▸ **Document passage**:
--- --- ---
The Ministry of Human Rights was a cabinet-level ministry within the government of Iraq between 2003 and 2015. The Ministry was created by the Coalition Provisional Authority when the Iraqi Governing Council was formed after the invasion of Iraq.

The Ministry interested of human rights propaganda, Saddam regime victims, victims of terrorism rights, martyrs rights, prisoners rights and mass graves in Iraq.

List of Ministers 
 Dr. Abdulbaseet Al-Hadithi (September 2003 – April 2004)
 Bakhtiar Amin (June 2004 – May 2005)
 Narmin Othman (May 2005 – 20 May 2006)
 Wijedan Salem (20 May 2006 – 21 December 2010)
 Mohammed Shia' Al Sudani (21 December 2010 – 18 October 2014)
 Mohammed Mahdi Ameen al-Bayati (18 October 2014 – 16 August 2015)
The ministry was removed from the Cabinet in August 2015 by Prime Minister Haider al-Abadi when he decreased the number of cabinet ministers in response to public demonstrations against corruption and government inefficiency.
--- --- ---
▸ **Dataset extract**:

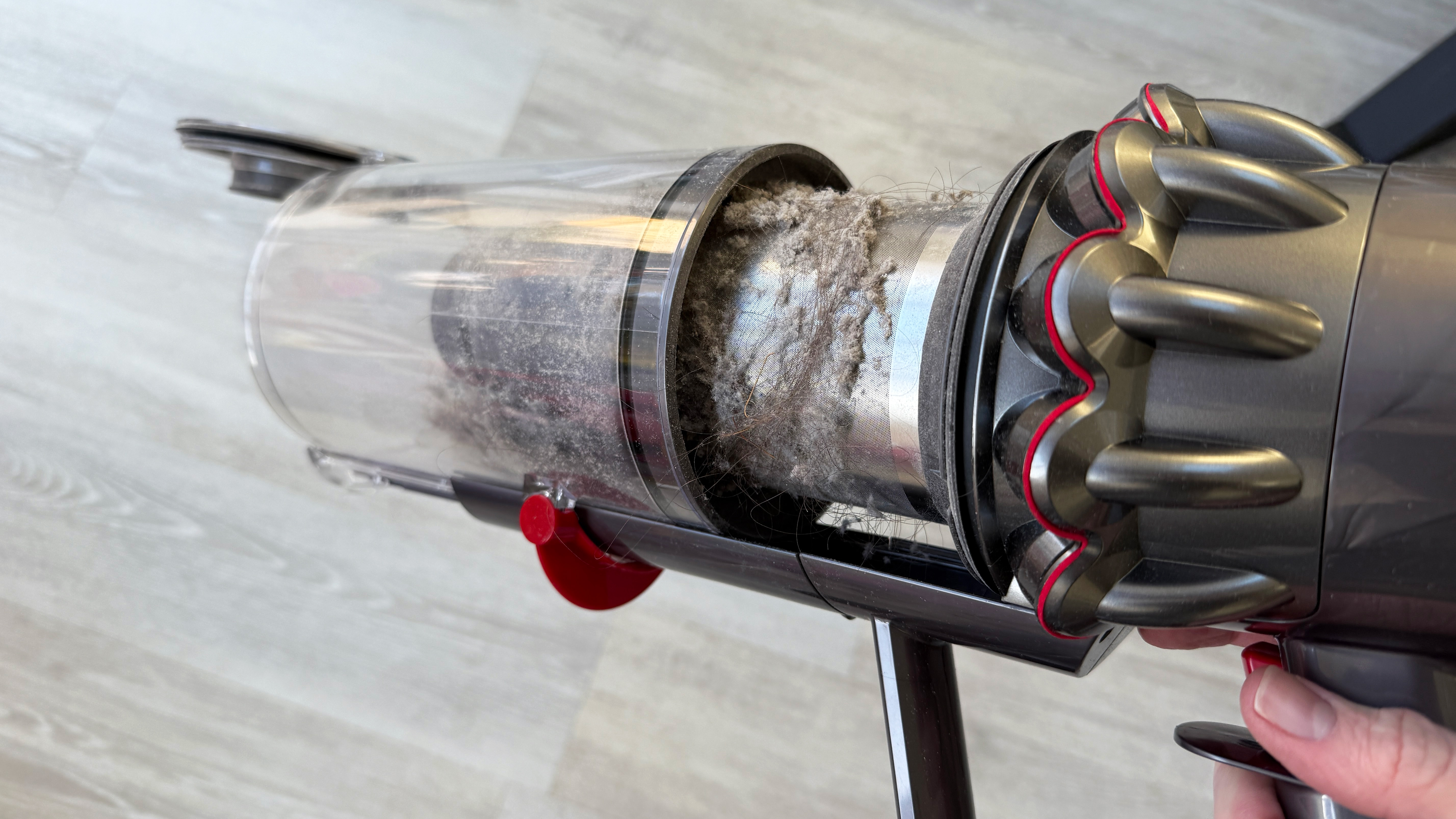 Dyson V11 Advanced review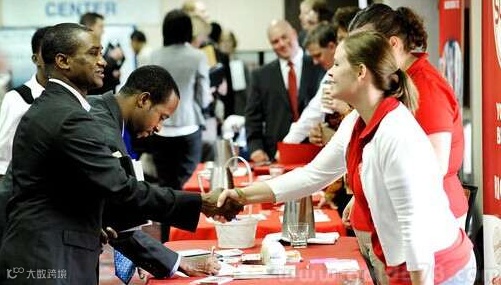 移民美国拿绿卡能享有的权利有哪些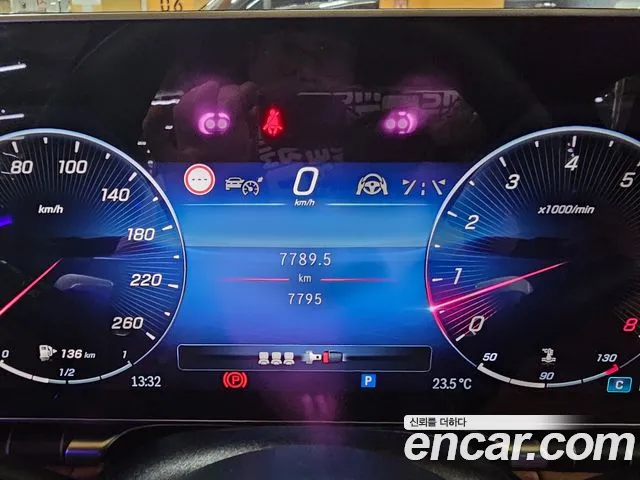 Mercedes-Benz S-Class — Фото автомобиля 8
--- --- ---
▸ **Problem description**: Transcribe the passage on Iraq's Ministry of Human Rights, starting at "The Ministry of" and ending at "2004 – May 2005)".

▸ **Written reply**:
The Ministry of Human Rights was a cabinet-level ministry within the government of Iraq between 2003 and 2015. The Ministry was created by the Coalition Provisional Authority when the Iraqi Governing Council was formed after the invasion of Iraq.

The Ministry interested of human rights propaganda, Saddam regime victims, victims of terrorism rights, martyrs rights, prisoners rights and mass graves in Iraq.

List of Ministers 
 Dr. Abdulbaseet Al-Hadithi (September 2003 – April 2004)
 Bakhtiar Amin (June 2004 – May 2005)